# LOOK here......



## Rich.H (Feb 5, 2007)

Enjoy.....

http://www.youtube.com/watch?v=U22KtYErNp0

Cheers

Rich


----------



## Tinea Pedis (Aug 14, 2009)

Di2 is cool.

No more lugs


----------



## maximum7 (Apr 24, 2008)

Please oh please tell me it's either a replacement for the 586 or a new model...! 
No lugs? I'll crap their pants if the stop using lugs....
The stem with no top cap however, is very cool.


----------



## flying (Feb 17, 2004)

Here are some stills from the vid


----------



## maximum7 (Apr 24, 2008)

Thanks Flying! Very cool of you. 

Looks like the melded the square-ish shapes of the 566 with say, the 586..?


----------



## il sogno (Jul 15, 2002)

No lugs? sigh... it's a good thing I already got my lugged LOOK.


----------



## filtersweep (Feb 4, 2004)

Looks like a perversion of their old KX line and a Specialized. I am not feeling the love.

Anyone else believe these crazy styles will look hopelessly dated in a few years?


/still riding my 281. still the perfect bike.


----------



## flying (Feb 17, 2004)

il sogno said:


> No lugs? sigh... it's a good thing I already got my lugged LOOK.

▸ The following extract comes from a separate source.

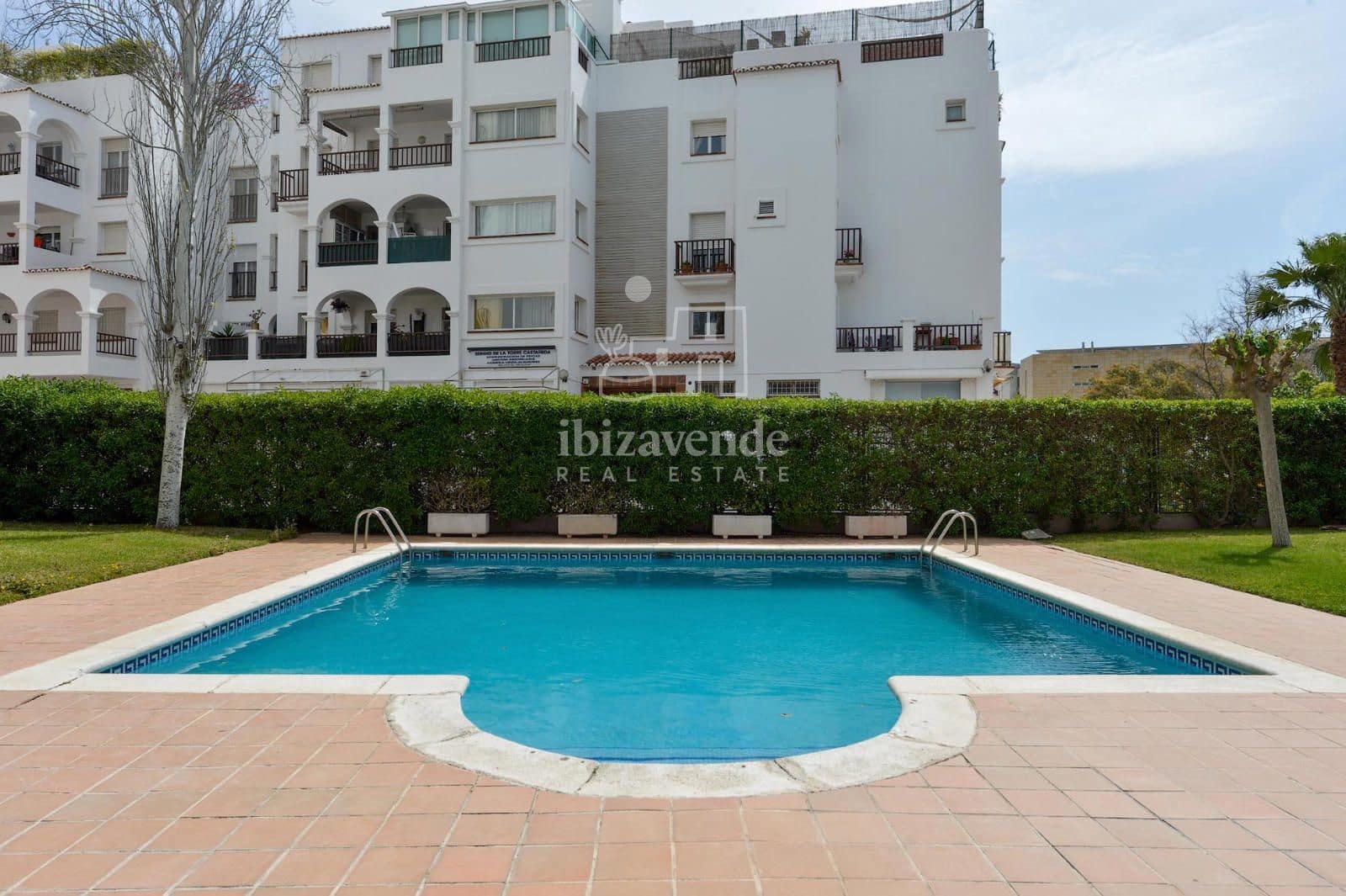2 makuuhuone Asunto vuokrattavana paikassa Ibiza kaupunki mukana uima-altaan - 5 000 € (Ref: 8682436)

 hahah I guess we are old school eh?

I feel the same & I just cant help myself. You know it started with those Trek Madones I hate the sound of those 

But this being a Look I would not turn a test ride down if offered one...Ya never know.


----------



## flying (Feb 17, 2004)

maximum7 said:


> Thanks Flying! Very cool of you.
> 
> Looks like the melded the square-ish shapes of the 566 with say, the 586..?



No problemo...guess I should have resized them for width eh? 

It is interesting & I would like to see one up close

Does have that kink in the TT like the 566


----------



## GrandpaBob (Jan 8, 2009)

I do like the look of the head tube and how the stem fits, but no lugs? Almost starting to look like a Trek, and I don't like Trek. About a year from now I'll be able to buy a lugged 595.


----------



## il sogno (Jul 15, 2002)

flying said:


> hahah I guess we are old school eh?
> 
> I feel the same & I just cant help myself. You know it started with those Trek Madones I hate the sound of those


Exactly. Those monocoque frames are so noisy.


----------



## Chris Keller (May 19, 2008)

It looks nice and seems to have some interesting/appealing technology...but hope it's not like a Trek...pleck!!

I happen to like the KX Light...got one that has never been built off ebay and I plan on building up later this year. 

I'll be keeping my 595 Ultra!!! but I won't pass up a test ride on this baby.


----------



## jasjas (Dec 16, 2009)

at first glance, looks like a TREK, would prefer to have a choice over the stem(maybe you can, dont know how integrated it is) and how could it poss ride any better than my 595? which is sublime. Maybe its carbon wrapped lugs? nah!
anyone make out if its got an ISP ?


----------



## ewitz (Sep 11, 2002)

Missing one big thing:



Looks like there is finally a road version of the one piece monobloc cranks


----------



## a_avery007 (Jul 1, 2008)

looks like they merged a Cervelo R3 with a 566..lol

still would not mind riding one at all....


----------